### Why do this problem?

This problem introduces students to the concept of different categories of real functions which permeate advanced mathematics. It focuses on understanding the properties of the categories as a whole rather than the properties of individual examples. Hopefully students will leave with the realisation that smooth functions are a very special group of functions along with a wider understanding of functions, continuity and differentiability.

### Possible approach

This problem assumes that students will have encountered informally ideas of continuity and differentiability. You can role play this task, or play it straight as you wish.

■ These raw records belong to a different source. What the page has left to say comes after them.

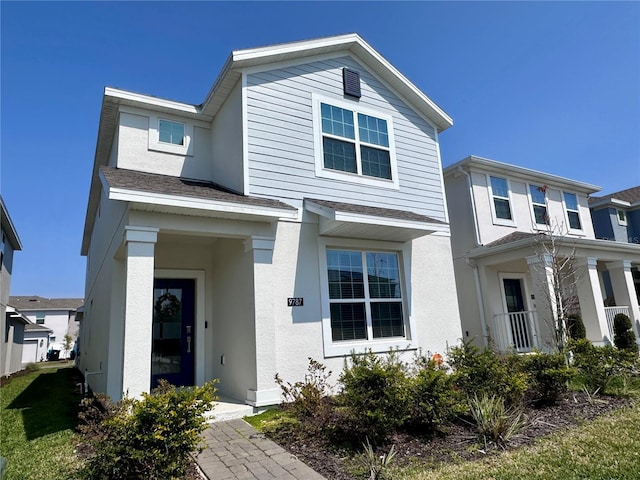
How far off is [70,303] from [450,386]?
51611 millimetres

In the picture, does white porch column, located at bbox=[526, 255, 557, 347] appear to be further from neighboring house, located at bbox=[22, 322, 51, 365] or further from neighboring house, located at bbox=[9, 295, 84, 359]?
neighboring house, located at bbox=[9, 295, 84, 359]

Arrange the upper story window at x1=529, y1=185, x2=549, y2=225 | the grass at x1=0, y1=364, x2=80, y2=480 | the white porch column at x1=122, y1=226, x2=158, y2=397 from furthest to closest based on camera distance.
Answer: the upper story window at x1=529, y1=185, x2=549, y2=225 < the white porch column at x1=122, y1=226, x2=158, y2=397 < the grass at x1=0, y1=364, x2=80, y2=480

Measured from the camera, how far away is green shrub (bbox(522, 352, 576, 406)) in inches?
252

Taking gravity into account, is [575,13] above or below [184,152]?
above

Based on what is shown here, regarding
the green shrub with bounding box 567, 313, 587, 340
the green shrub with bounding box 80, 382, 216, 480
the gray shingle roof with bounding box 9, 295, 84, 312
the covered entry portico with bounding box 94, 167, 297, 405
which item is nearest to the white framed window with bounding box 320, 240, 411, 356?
the covered entry portico with bounding box 94, 167, 297, 405

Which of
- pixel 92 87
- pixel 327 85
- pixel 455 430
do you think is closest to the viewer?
pixel 455 430

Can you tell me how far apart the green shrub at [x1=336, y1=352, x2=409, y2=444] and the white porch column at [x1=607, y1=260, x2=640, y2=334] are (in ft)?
41.7

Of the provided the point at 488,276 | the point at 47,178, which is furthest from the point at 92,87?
the point at 488,276

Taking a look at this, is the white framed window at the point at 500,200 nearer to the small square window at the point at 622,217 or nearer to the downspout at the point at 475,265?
the downspout at the point at 475,265

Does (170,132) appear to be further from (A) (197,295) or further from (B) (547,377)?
(B) (547,377)

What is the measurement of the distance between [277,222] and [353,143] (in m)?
3.06

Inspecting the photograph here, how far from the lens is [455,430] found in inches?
212

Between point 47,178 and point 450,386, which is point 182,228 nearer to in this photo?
point 450,386

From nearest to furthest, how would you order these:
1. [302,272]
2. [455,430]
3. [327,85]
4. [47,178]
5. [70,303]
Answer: [455,430]
[302,272]
[327,85]
[47,178]
[70,303]
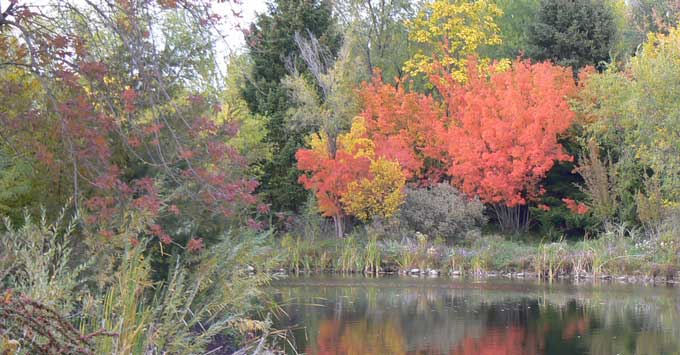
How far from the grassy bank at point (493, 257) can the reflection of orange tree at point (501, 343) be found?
29.1 feet

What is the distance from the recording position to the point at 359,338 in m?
13.2

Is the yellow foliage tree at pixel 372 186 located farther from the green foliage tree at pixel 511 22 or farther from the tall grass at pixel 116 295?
the green foliage tree at pixel 511 22

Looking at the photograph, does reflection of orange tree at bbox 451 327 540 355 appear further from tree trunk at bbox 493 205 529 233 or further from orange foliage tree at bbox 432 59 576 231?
tree trunk at bbox 493 205 529 233

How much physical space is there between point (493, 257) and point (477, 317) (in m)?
8.69

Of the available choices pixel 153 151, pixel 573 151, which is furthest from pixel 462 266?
pixel 153 151

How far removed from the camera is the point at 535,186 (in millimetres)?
28234

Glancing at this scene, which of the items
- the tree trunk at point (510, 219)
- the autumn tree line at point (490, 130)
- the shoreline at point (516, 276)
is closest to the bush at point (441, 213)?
the autumn tree line at point (490, 130)

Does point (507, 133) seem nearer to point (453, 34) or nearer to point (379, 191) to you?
point (379, 191)

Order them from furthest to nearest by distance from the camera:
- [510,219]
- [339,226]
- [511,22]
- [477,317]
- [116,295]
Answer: [511,22]
[510,219]
[339,226]
[477,317]
[116,295]

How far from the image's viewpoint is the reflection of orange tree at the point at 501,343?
12.4 meters

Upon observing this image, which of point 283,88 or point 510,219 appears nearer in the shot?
point 283,88

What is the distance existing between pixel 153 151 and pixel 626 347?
23.9 ft

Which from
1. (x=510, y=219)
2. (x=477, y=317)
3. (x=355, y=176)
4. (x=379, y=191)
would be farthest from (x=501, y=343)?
(x=510, y=219)

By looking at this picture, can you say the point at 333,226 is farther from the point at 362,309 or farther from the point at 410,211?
the point at 362,309
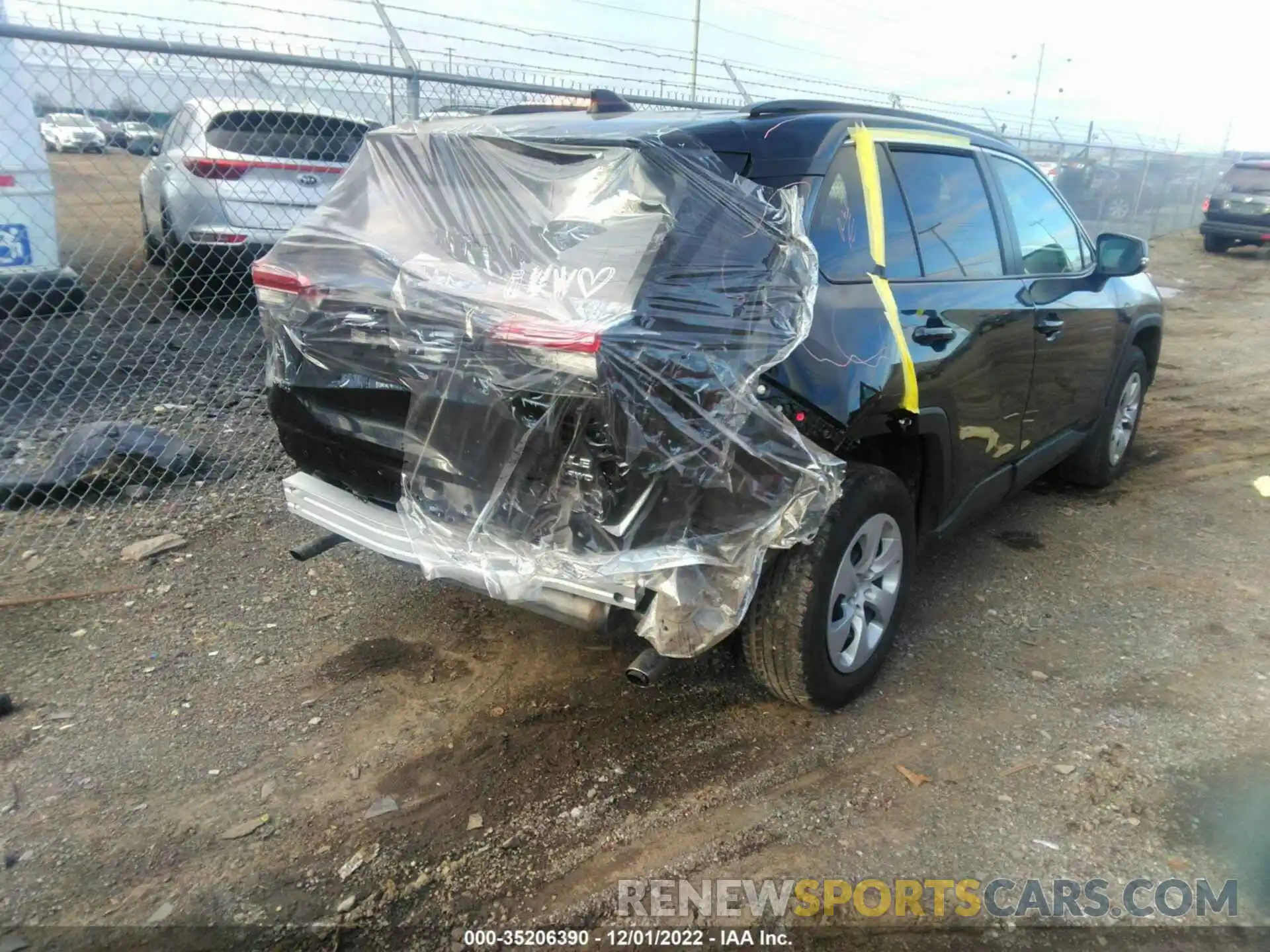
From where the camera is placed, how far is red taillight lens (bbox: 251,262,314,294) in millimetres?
2836

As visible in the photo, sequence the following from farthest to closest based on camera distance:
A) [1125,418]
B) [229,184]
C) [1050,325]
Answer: [229,184] < [1125,418] < [1050,325]

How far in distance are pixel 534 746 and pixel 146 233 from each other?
176 inches

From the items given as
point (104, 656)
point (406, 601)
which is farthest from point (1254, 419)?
point (104, 656)

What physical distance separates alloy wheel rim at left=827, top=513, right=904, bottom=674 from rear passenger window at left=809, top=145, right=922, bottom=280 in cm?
81

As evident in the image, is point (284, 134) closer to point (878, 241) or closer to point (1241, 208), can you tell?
point (878, 241)

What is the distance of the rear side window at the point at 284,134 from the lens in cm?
556

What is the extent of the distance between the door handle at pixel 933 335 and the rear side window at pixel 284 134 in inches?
154

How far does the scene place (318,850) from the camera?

Start by asking the students (individually or in groups) to come up with a single example of a function from each category, and then share these collectively. Key issues which are likely to occur here are 1) Some functions are members of multiple categories and 2) students will probably want to sketch examples for some categories.

Once the students are involved with the concept, ask them to produce the 'best' example of a function from each category along with a representation of the category as a whole, as if for a small display poster which would sit in a shop window.

Note: possible representations of the categories are: multiple algebraic examples, sketches/graphs, descriptions in words (such as 'functions which can be drawn without taking the pen off the paper') or formal mathematical descriptions, such as $f(x+Na) = f(x)$.

Once students have worked on their ideas they can share them, where the challenge is for others to guess the category. A 'good' solution to this part will be one which clearly points to one and only one category. Be prepared for multiple suggestions and representations and you might find differences of opinion concerning which solutions are 'best'. You can put some of these on the walls of your classroom to remind students of the meaning of the different function categories.

The last part of the question is more traditionally algebraic and can be attempted independently if you wish. Simply tabulate a grid with each property as a row and column and ask students to find algebraic examples of functions which fit in the different grid cells. How many grid cells is it possible in principle to fill? Are members of any categories automatically members of other categories? Do any particularly interesting examples crop up?

### Key questions

Do you understand all of the terms?

In what ways can you describe or represent a function?

How would you describe in words the 'essence' of each function category?

### Possible extension

(Difficult) Ask students to find examples of functions which fit none of these categories. What other sorts of categories of functions would be needed to accommodate their new examples?

### Possible support

Focus on curve sketches which best represent each category.